──────── Document text ────────
Ten-year-old me had an objection to the idea of “willpower” on principle. Obviously, “Willpower” is the process by which people get themselves to do unpleasant things. I don’t want to do unpleasant things. Therefore, having as little Willpower as possible will minimize the unpleasant things I end up doing.
Another way I’ve found myself with a lack of ability to motivate myself seems related to the post’s original thesis. Up until I finally graduated college, my typical use of “willpower”-based motivation would be to do something I’d rather not have to do (usually homework) in order to avoid consequences that were supposed to be worse than doing the unpleasant thing. Unfortunately, this led to a bad feedback loop. My brain would predict that homework would be less fun than video games, I’d do it anyway, it would indeed be less fun than video games, and the lesson my brain would learn would be “pay less attention to that voice screaming that undone homework leads to doom” instead of “good, we successfully avoided the problem of undone homework”. Eventually, doing homework became so aversive that I actually did stop caring about what might happen if I stopped doing it...
What should happen is that you occasionally fail to do homework and instead play video games. Then there are worse negative consequences as predicted. And then your verbal planner gets more credit and so you have more willpower.
Yeah, except that sometimes I’m weirdly insensitive to punishments and other threats. For some reason, my brain often (mistakenly?) concludes that doing the thing that would let me avoid the punishment is impossible, and I just shut down completely instead of trying to comply.
As I once wrote before:
Guy with a gun: I’m going to shoot you if you haven’t changed the sheets on your bed by tomorrow.
Me: AAH I’M GOING TO DIE IT’S NO GOOD I MIGHT AS WELL SPEND THE DAY LYING IN BED PLAYING VIDEO GAMES BECAUSE I’M GOING TO GET SHOT TOMORROW SOMEONE CALL THE FUNERAL HOME AND MAKE PLANS TELL MY FAMILY I LOVE THEM
Guy with a gun: You know, you could always just… change the sheets?
ME: THE THOUGHT HAS OCCURRED TO ME BUT I’M TOO UPSET RIGHT NOW ABOUT THE FACT THAT I’M GOING TO DIE TOMORROW BECAUSE THE SHEETS WEREN’T CHANGED TO ACTUALLY GO AND CHANGE THEM
Also, the “worse consequences” were often projected to happen years in the future: you need good grades to get into a good college and then get a good job, etc. The fear of being homeless years in the future when your money runs out isn’t really all that great when the “good” future you can imagine for yourself doesn’t seem very appealing either—the idea of having a full-time job horrified ten-year-old me for various reasons, and I never really managed to get over that, to the point where I never did manage to get and keep a “real” job after college. There were years I lived with the constant worry that my parents might one day decide to stop supporting me financially and kick me out of their house...
────────
### The request
Write the next part of the discussion of willpower and procrastination, picking up after its final sentence. The lines have nothing to do with this.
──────── Recorded information ────────
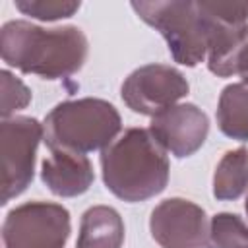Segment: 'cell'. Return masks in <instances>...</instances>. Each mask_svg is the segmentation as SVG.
I'll list each match as a JSON object with an SVG mask.
<instances>
[{"mask_svg": "<svg viewBox=\"0 0 248 248\" xmlns=\"http://www.w3.org/2000/svg\"><path fill=\"white\" fill-rule=\"evenodd\" d=\"M215 116L227 138L248 141V81L229 83L221 91Z\"/></svg>", "mask_w": 248, "mask_h": 248, "instance_id": "obj_13", "label": "cell"}, {"mask_svg": "<svg viewBox=\"0 0 248 248\" xmlns=\"http://www.w3.org/2000/svg\"><path fill=\"white\" fill-rule=\"evenodd\" d=\"M72 232L70 211L54 202H25L2 223L4 248H64Z\"/></svg>", "mask_w": 248, "mask_h": 248, "instance_id": "obj_6", "label": "cell"}, {"mask_svg": "<svg viewBox=\"0 0 248 248\" xmlns=\"http://www.w3.org/2000/svg\"><path fill=\"white\" fill-rule=\"evenodd\" d=\"M124 221L110 205H91L81 215L78 248H122Z\"/></svg>", "mask_w": 248, "mask_h": 248, "instance_id": "obj_12", "label": "cell"}, {"mask_svg": "<svg viewBox=\"0 0 248 248\" xmlns=\"http://www.w3.org/2000/svg\"><path fill=\"white\" fill-rule=\"evenodd\" d=\"M16 8L41 21H56L62 17H72L81 4L72 0H16Z\"/></svg>", "mask_w": 248, "mask_h": 248, "instance_id": "obj_16", "label": "cell"}, {"mask_svg": "<svg viewBox=\"0 0 248 248\" xmlns=\"http://www.w3.org/2000/svg\"><path fill=\"white\" fill-rule=\"evenodd\" d=\"M248 190V149L236 147L227 151L215 167L213 196L221 202L236 200Z\"/></svg>", "mask_w": 248, "mask_h": 248, "instance_id": "obj_14", "label": "cell"}, {"mask_svg": "<svg viewBox=\"0 0 248 248\" xmlns=\"http://www.w3.org/2000/svg\"><path fill=\"white\" fill-rule=\"evenodd\" d=\"M122 128L116 107L99 97H81L58 103L43 122L48 149L91 153L110 145Z\"/></svg>", "mask_w": 248, "mask_h": 248, "instance_id": "obj_3", "label": "cell"}, {"mask_svg": "<svg viewBox=\"0 0 248 248\" xmlns=\"http://www.w3.org/2000/svg\"><path fill=\"white\" fill-rule=\"evenodd\" d=\"M149 132L157 143L170 155L184 159L194 155L207 140V114L194 103H178L149 122Z\"/></svg>", "mask_w": 248, "mask_h": 248, "instance_id": "obj_10", "label": "cell"}, {"mask_svg": "<svg viewBox=\"0 0 248 248\" xmlns=\"http://www.w3.org/2000/svg\"><path fill=\"white\" fill-rule=\"evenodd\" d=\"M0 78H2V110L0 112H2V120H4V118H12V114L16 110H21L29 105L31 91L10 70H2Z\"/></svg>", "mask_w": 248, "mask_h": 248, "instance_id": "obj_17", "label": "cell"}, {"mask_svg": "<svg viewBox=\"0 0 248 248\" xmlns=\"http://www.w3.org/2000/svg\"><path fill=\"white\" fill-rule=\"evenodd\" d=\"M244 209H246V215H248V196H246V203H244Z\"/></svg>", "mask_w": 248, "mask_h": 248, "instance_id": "obj_18", "label": "cell"}, {"mask_svg": "<svg viewBox=\"0 0 248 248\" xmlns=\"http://www.w3.org/2000/svg\"><path fill=\"white\" fill-rule=\"evenodd\" d=\"M134 12L163 35L174 62L198 66L207 56V17L200 2L155 0L132 2Z\"/></svg>", "mask_w": 248, "mask_h": 248, "instance_id": "obj_4", "label": "cell"}, {"mask_svg": "<svg viewBox=\"0 0 248 248\" xmlns=\"http://www.w3.org/2000/svg\"><path fill=\"white\" fill-rule=\"evenodd\" d=\"M207 17V68L219 78L248 72V2H200Z\"/></svg>", "mask_w": 248, "mask_h": 248, "instance_id": "obj_5", "label": "cell"}, {"mask_svg": "<svg viewBox=\"0 0 248 248\" xmlns=\"http://www.w3.org/2000/svg\"><path fill=\"white\" fill-rule=\"evenodd\" d=\"M101 170L110 194L136 203L167 188L170 165L149 128H128L101 151Z\"/></svg>", "mask_w": 248, "mask_h": 248, "instance_id": "obj_2", "label": "cell"}, {"mask_svg": "<svg viewBox=\"0 0 248 248\" xmlns=\"http://www.w3.org/2000/svg\"><path fill=\"white\" fill-rule=\"evenodd\" d=\"M209 244L213 248H248V225L236 213H217L209 221Z\"/></svg>", "mask_w": 248, "mask_h": 248, "instance_id": "obj_15", "label": "cell"}, {"mask_svg": "<svg viewBox=\"0 0 248 248\" xmlns=\"http://www.w3.org/2000/svg\"><path fill=\"white\" fill-rule=\"evenodd\" d=\"M242 78H244V81H248V72H246V74H244Z\"/></svg>", "mask_w": 248, "mask_h": 248, "instance_id": "obj_19", "label": "cell"}, {"mask_svg": "<svg viewBox=\"0 0 248 248\" xmlns=\"http://www.w3.org/2000/svg\"><path fill=\"white\" fill-rule=\"evenodd\" d=\"M43 124L31 116L4 118L0 124V155H2V205L27 190L35 174V157Z\"/></svg>", "mask_w": 248, "mask_h": 248, "instance_id": "obj_7", "label": "cell"}, {"mask_svg": "<svg viewBox=\"0 0 248 248\" xmlns=\"http://www.w3.org/2000/svg\"><path fill=\"white\" fill-rule=\"evenodd\" d=\"M87 37L76 25L46 29L25 19H12L0 29L2 60L43 79H66L78 74L87 60Z\"/></svg>", "mask_w": 248, "mask_h": 248, "instance_id": "obj_1", "label": "cell"}, {"mask_svg": "<svg viewBox=\"0 0 248 248\" xmlns=\"http://www.w3.org/2000/svg\"><path fill=\"white\" fill-rule=\"evenodd\" d=\"M149 232L161 248H207L209 244L205 211L184 198L157 203L149 217Z\"/></svg>", "mask_w": 248, "mask_h": 248, "instance_id": "obj_9", "label": "cell"}, {"mask_svg": "<svg viewBox=\"0 0 248 248\" xmlns=\"http://www.w3.org/2000/svg\"><path fill=\"white\" fill-rule=\"evenodd\" d=\"M188 91V79L180 70L157 62L136 68L120 87L126 107L151 118L178 105V101L184 99Z\"/></svg>", "mask_w": 248, "mask_h": 248, "instance_id": "obj_8", "label": "cell"}, {"mask_svg": "<svg viewBox=\"0 0 248 248\" xmlns=\"http://www.w3.org/2000/svg\"><path fill=\"white\" fill-rule=\"evenodd\" d=\"M41 180L54 196L76 198L89 190L95 180V172L85 153L50 149L41 163Z\"/></svg>", "mask_w": 248, "mask_h": 248, "instance_id": "obj_11", "label": "cell"}]
</instances>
────────
### Exercise result
(By the way, I seem to have a milder form of this. If the consequences are sufficiently bad or sufficiently near, like when there is deadline, I can make myself do the unpleasant thing. But things that have no external deadline… often just don’t happen, sometimes for years.)
Oh, I remember and liked that comment! But I didn’t remember your username. I have a bit more information about that now, but I’ll write it there.
From the model in this article, I think the way this should work in the high-willpower case is that your planner gets credit aka willpower for accurate short-term predictions and that gives it credit for long-term predictions like “if I get good grades then I will get into a good college and then I will get a good job and then I will get status, power, sex, children, etc”.
In your case it sounds like your planner was predicting “if I don’t get good grades then I will be homeless” and this prediction was wrong, because your parents supported you. Also it was predicting “if I get a good job then it will be horrifying”, which isn’t true for most people. Perhaps it was mis-calibrated and overly prone to predicting doom? You mention depression in the linked comment. From the model in this article, someone’s visceral processes will respond to a mis-calibrated planner by reducing its influence aka willpower.
I don’t mean to pry. The broader point is that improving the planner should increase willpower, with some lag while the planner gets credit for its improved plans. The details of how to do that will be different for each person.
I did have an “internship” right after college for a few months and was completely miserable during it. The other problem was that one thing I valued highly was free time, and regardless of how much money and status a 40 hour a week job gives you, that’s still 40 hours a week in which your time isn’t free! There are very few jobs in which, like an Uber driver, you have absolute freedom to choose when and how much to work and the only consequence of not working for a period of time is that you don’t get paid—you can’t “lose your job” for choosing not to show up. Unfortunately, most jobs that fit that description, such as Uber driver or fiction novel writer, usually pay very poorly.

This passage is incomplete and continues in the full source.